= Sloan Water Technology =

UK company

Sloan Water Technology Ltd. is a UK company founded on the inventions of Timothy Leighton, the company's Executive General Director and Inventor-in-Chief.

==Streams of work==

In the late 1980s, Leighton discovered a new ultrasonic signal that he identified as due to surface waves on the walls of gas bubbles in liquids. Multidisciplinary research in the following 12 parallel streams of work turned this discovery into Sloan Water Technology Ltd. Because Leighton's research was fundamental, in addition to leading to Sloan Water Technology Ltd., he generated impact by following this fundamental work into other applications. The 12 streams of work that he undertook that led to Sloan Water Technology Ltd. were:
1. Theory of how to stimulate these surface waves;
2. measurement of the liquid convection and shear generated by these surface waves and the practical use that can be made of this;
3. theory on how sound causes the bubbles to generate cracks;
4. theory for acoustics in porous materials (leading to the first theory, and later follow-ups, to show why passing ultrasound through different directions in the human ankle could monitor osteoporosis);
5. the world's first measurements of the bubble size distribution for industry and in the ocean surf zone, leading to ocean measurements necessary to predict the climatological significance of the transfer of carbon dioxide between atmosphere and ocean. It also provided techniques for measurement in industrial pipelines which led to sensors for the oil and gas, carbon capture and storage, ceramics and nuclear industries.
6. acoustic losses in water surrounded on all sides by air and containing microscopic natural particles;
7. acoustic propagation down straight columns of liquid with pressure release walls, and the effect of bubbles within such columns;
8. acoustic propagation down curved columns of fluid, and how horns could facilitate this (and what this tells us about voices on other worlds!);
9. use of acoustic pulses to enhance bubble activity, and the mechanisms by which this could impact biomedical processes;
10. controlled bubble generation;
11. how these bubbles affect living cells
12. the practical application of the technology to cleaning surfaces contaminated with dental bacteria, protein marine biofoulant, 'leaves on the line' and other contaminants.
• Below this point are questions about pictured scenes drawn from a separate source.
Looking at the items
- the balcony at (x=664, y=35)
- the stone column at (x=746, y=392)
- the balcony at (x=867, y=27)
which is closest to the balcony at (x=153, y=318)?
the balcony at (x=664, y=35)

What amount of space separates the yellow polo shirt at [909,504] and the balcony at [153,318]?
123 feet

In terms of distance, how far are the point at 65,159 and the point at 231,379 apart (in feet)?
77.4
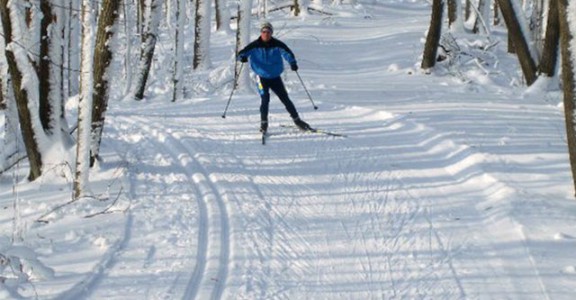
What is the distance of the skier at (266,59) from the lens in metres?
11.2

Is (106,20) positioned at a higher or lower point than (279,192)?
higher

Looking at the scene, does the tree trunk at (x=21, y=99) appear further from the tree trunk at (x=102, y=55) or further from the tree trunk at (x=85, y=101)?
the tree trunk at (x=85, y=101)

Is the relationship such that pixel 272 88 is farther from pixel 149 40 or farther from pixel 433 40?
pixel 149 40

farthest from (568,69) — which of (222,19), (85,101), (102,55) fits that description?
(222,19)

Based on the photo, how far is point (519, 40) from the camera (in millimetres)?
16266

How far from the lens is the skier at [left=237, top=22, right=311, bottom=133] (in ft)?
36.7

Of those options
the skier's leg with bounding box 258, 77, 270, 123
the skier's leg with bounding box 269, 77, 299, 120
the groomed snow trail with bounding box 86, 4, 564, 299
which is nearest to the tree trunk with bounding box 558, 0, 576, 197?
the groomed snow trail with bounding box 86, 4, 564, 299

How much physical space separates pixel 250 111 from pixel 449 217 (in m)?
7.13

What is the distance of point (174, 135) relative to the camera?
39.1 feet

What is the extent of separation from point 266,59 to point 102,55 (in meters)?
3.21

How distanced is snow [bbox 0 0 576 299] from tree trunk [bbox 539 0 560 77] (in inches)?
56.8

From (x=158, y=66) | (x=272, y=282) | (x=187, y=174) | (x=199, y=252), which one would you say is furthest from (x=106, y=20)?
(x=158, y=66)

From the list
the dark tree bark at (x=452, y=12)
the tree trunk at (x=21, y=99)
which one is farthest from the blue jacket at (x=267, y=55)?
the dark tree bark at (x=452, y=12)

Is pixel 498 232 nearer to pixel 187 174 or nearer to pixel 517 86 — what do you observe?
pixel 187 174
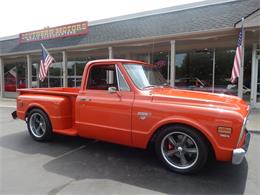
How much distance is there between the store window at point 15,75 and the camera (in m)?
19.7

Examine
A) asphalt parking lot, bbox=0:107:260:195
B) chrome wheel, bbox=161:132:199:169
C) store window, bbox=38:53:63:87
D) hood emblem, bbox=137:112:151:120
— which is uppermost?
store window, bbox=38:53:63:87

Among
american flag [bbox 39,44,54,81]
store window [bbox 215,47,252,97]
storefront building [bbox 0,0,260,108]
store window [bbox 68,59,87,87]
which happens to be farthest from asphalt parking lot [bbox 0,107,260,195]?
store window [bbox 68,59,87,87]

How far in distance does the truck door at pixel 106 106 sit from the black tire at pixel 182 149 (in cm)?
69

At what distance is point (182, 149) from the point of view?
3.68 meters

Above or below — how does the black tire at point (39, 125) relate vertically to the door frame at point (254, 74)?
below

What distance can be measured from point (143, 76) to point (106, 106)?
100 centimetres

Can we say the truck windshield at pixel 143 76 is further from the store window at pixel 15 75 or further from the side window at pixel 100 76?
the store window at pixel 15 75

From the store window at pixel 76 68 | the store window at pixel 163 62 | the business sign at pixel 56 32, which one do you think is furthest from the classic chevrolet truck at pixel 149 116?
the store window at pixel 76 68

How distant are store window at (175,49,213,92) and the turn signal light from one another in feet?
30.1

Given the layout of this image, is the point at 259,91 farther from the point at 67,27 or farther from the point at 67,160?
the point at 67,27

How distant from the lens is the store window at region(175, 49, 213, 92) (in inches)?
465

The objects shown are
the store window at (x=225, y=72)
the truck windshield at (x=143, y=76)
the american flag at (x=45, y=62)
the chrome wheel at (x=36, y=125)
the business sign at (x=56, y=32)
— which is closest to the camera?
the truck windshield at (x=143, y=76)

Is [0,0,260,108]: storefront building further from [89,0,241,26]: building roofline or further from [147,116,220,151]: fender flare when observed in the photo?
[147,116,220,151]: fender flare

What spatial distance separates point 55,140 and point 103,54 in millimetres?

These 12 streams of fundamental research represented the knowledge on which Sloan Water Technology Ltd. was founded.

==History==
Having purchased Leighton's patent suite from the University of Southampton in 2018, the Allen family chose to name the new R&D facilities 'The Leighton Laboratories', consisting of physical science labs, mechanical engineering and electronic engineering labs, workshops, and microbiology and tissue laboratories, co-locating multiple disciplines as Professor Leighton had advocated to address unsolved problems of a societal scale (food and water security, anti-microbial resistance).
The company is currently producing technology for cleaning and changing surfaces using only cold water, air bubbles and sound (without chemicals or drugs). This reduces the use of water and electricity, reduces pollution and has run-off that is easier to convert back to drinking water, and reduces the threat of 'superbugs'.

==Key inventions==
Sloan Water Technology Ltd. has invented technology for cleaning surgical instruments
Food cleaning inventions have been developed for salad (which cannot be sterilized by heat treatment, and each year results in serious illness and even death from E. Coli contamination) and hay (to reduce respiratory illness contracted through animal feed).
In the early days of the COVID-19 pandemic, when it was not known if the transmission route was airborne or through touch surfaces, Sloan Water Technology developed devices to clean touch surfaces.
Sloan Water Technology's most significant product is aimed at reducing the suffering from chronic wounds, which cause huge suffering and costs the UK NHS over £5-billion per year.